Cette étude montre que le public, en soutenant ou non l’autorisation des neuro-améliorateurs pharmacologiques, prend en compte à la fois les risques et les bénéfices individuels pour les utilisateurs, ainsi que les questions de bien-être social et d’équité. Le public a une attitude très négative envers les neuro-améliorateurs présentant des effets secondaires graves, tout en ayant une attitude très positive envers ceux apportant des bénéfices significatifs et durables. Bien que le type d’institution de régulation ait peu d’impact sur l’opinion publique, le public ajuste ses préférences en fonction des risques et des effets sociaux dans des contextes spécifiques.

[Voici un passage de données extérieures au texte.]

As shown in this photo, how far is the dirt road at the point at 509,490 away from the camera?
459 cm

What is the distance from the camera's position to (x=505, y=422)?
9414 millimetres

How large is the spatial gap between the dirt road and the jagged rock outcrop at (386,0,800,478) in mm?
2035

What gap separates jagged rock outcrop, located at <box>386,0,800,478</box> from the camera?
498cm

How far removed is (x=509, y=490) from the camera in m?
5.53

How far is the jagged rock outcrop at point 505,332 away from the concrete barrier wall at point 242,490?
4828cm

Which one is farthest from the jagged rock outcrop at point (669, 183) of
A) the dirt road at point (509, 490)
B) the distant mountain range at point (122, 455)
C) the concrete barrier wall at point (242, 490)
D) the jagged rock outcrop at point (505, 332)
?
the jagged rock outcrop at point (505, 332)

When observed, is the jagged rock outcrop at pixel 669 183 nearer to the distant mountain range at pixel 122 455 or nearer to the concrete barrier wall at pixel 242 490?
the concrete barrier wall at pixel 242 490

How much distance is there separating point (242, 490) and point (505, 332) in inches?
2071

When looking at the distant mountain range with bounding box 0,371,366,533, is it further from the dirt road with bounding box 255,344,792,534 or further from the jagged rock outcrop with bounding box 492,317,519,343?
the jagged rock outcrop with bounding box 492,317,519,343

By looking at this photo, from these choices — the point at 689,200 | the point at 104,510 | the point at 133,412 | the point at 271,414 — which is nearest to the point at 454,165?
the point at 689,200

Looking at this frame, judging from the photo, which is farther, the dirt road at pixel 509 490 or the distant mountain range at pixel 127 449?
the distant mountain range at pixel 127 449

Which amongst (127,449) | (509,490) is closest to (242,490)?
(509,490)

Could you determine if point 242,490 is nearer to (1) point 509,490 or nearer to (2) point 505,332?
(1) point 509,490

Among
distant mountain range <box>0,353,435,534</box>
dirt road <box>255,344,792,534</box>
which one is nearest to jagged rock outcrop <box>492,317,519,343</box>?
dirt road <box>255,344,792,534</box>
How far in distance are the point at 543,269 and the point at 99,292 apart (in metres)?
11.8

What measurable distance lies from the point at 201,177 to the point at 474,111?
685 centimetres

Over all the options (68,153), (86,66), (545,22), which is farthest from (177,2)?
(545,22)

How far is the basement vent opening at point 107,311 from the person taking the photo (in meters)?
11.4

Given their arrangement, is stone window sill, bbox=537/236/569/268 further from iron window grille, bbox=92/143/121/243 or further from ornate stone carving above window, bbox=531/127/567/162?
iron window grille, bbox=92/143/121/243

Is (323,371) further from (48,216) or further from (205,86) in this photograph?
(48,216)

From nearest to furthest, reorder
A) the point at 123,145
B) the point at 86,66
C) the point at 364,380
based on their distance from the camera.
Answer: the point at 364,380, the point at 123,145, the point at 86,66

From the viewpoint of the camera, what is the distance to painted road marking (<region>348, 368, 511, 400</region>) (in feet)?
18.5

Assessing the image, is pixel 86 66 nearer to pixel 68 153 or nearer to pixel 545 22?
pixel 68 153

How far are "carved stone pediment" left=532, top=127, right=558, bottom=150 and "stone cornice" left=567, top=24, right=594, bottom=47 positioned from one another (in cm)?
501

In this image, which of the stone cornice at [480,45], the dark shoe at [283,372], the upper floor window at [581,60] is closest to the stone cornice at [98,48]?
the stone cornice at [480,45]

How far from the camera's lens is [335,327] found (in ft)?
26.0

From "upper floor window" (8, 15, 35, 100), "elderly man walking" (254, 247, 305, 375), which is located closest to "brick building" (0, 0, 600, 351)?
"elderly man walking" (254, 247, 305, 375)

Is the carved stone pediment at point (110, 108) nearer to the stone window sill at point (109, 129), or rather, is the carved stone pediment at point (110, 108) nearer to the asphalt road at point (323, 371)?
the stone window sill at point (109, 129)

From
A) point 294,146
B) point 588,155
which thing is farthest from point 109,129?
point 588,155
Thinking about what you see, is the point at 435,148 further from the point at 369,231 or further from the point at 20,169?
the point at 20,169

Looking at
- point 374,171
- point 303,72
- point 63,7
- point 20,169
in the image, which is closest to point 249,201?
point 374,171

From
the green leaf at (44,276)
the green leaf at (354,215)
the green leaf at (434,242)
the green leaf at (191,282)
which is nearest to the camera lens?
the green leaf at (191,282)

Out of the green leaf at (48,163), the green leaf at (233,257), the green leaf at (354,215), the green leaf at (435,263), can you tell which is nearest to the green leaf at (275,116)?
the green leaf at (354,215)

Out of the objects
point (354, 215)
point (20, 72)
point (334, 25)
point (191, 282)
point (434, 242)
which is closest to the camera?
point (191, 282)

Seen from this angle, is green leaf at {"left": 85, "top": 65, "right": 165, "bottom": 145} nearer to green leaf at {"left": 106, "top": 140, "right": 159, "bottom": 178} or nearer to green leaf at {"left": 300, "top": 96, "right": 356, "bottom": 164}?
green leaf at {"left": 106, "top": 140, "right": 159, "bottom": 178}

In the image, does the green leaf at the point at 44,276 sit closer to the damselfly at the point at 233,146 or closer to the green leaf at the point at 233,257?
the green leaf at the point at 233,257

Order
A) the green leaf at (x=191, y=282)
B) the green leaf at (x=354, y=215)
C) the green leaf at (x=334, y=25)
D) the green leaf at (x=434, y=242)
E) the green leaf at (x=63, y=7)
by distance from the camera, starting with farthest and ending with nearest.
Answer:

Les résultats de cette étude soutiennent que les décideurs en matière de politiques sur les neuro-améliorateurs pharmacologiques devraient prendre en compte non seulement les risques et les bénéfices individuels, mais également les impacts sur le bien-être social et l’équité. Cela diffère quelque peu des pratiques de régulation des médicaments actuelles, qui se concentrent principalement sur la sécurité et l’efficacité pour l’utilisateur, et cela est particulièrement pertinent dans le contexte où les neuro-améliorateurs pourraient avoir des effets plus larges sur la société. Les recherches futures pourraient explorer davantage les rôles et les responsabilités des différentes institutions dans la régulation des neuro-améliorateurs.